Data lines:
- - - - -

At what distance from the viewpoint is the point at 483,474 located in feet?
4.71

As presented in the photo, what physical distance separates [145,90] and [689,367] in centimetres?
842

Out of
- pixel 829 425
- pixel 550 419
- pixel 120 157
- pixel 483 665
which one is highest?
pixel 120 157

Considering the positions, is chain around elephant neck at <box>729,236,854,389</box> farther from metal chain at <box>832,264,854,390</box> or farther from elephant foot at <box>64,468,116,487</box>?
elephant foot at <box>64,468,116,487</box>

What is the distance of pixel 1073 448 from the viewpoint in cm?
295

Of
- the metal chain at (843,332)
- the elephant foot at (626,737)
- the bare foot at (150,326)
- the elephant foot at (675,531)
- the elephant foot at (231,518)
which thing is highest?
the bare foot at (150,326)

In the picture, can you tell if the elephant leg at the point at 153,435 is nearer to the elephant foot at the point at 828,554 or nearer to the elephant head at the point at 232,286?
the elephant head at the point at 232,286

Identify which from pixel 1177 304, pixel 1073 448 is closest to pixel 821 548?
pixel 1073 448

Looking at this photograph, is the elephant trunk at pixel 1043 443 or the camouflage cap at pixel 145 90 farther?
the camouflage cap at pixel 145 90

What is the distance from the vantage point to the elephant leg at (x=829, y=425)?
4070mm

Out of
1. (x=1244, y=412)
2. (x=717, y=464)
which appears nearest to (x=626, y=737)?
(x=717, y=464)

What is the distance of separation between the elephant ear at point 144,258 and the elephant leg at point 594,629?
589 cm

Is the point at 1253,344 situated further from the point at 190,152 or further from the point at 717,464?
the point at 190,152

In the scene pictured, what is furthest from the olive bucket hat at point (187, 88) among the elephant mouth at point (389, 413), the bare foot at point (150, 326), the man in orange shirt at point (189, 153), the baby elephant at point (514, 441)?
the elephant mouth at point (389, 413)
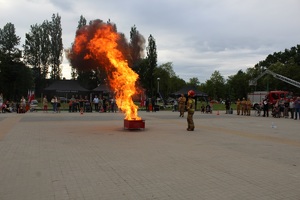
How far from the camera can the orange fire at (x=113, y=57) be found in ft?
50.5

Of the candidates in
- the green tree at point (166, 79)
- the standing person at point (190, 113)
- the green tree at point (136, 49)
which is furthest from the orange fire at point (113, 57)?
the green tree at point (166, 79)

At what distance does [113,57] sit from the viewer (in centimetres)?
1566

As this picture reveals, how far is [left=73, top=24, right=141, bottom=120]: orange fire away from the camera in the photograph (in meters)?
15.4

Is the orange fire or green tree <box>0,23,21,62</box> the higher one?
green tree <box>0,23,21,62</box>

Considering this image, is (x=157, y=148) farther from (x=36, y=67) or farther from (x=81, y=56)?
(x=36, y=67)

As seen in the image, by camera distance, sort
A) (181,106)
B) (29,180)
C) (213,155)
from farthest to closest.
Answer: (181,106)
(213,155)
(29,180)

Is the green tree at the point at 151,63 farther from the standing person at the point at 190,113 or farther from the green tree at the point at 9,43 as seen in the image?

- - - - -

Instruction: Rewrite the part of the lines that begins with the line containing "At what distance does" and runs through the end of the lines, replacing "orange fire" with "campfire" and leaving everything else unchanged.

Complete answer:
At what distance does [113,57] sit from the viewer (in centimetres)?
1566

As this picture reveals, how far is [left=73, top=24, right=141, bottom=120]: campfire away from the camera in the photograph (in meters)?
15.4

Is the campfire or green tree <box>0,23,21,62</box> the higher one?
green tree <box>0,23,21,62</box>

Considering this image, is (x=157, y=148) farther from (x=36, y=67) or farther from (x=81, y=56)?
(x=36, y=67)

As seen in the image, by camera distance, sort
A) (181,106)
B) (29,180)
C) (213,155)
from farthest to closest.
Answer: (181,106)
(213,155)
(29,180)

Is the green tree at the point at 151,63 farther from the standing person at the point at 190,113 or farther from the green tree at the point at 9,43 as seen in the image?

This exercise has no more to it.